A college friend, John, told how when he was young he set fire to the toilet seat while lighting toilet paper to disguise the smell of what he called “stinkies.” His father was not pleased. Kids, we know, are into poop from an early age. In high school, Ed remembered his sister’s son coming down to a breakfast of pork sausages: “Look, mommy, grunt-grunt for breakfast.” Such stories remain blithely commonplace. My friend Phil once described an aristocratic fat woman devouring hors d’oeuvres at a cocktail party: “She was eating like she had seven rectums.” And so it goes.

Scatology in literature goes back to medieval times (see Pantagruel and Rabelais, for instance) and, before that, Aristophanes. In modern high-brow literature it became increasingly taboo, though not for present-day comedians. Serious writers have seemed to avoid it, though Nathaniel West wrote a crazy satire in The Dream Life of Balso Snell (1931) in which the hero journeys through the intestines of the Trojan horse.

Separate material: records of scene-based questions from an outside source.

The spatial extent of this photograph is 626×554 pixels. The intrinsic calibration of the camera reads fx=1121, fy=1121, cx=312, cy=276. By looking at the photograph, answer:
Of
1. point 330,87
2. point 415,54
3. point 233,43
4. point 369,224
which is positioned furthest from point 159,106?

Personally, as some of you know, I’ve been afflicted with Irritable Bowel Syndrome for many years. OK, I’ll invoke the taboo here so as not to go into details. But I will say that the situation has made me very aware of how our gastro organs work and don’t work. We still don’t understand much of this.

Sex and porn are now all over the internet despite the efforts of right-wing Christians and others to stop them. Scatology, I predict, will be the next meme because poop is part of our under-culture and, like all “bad” things, it cannot be suppressed. The whole idea of breaking taboos is part of what created the internet. Trump’s gold toilet could well become the new symbol of our age.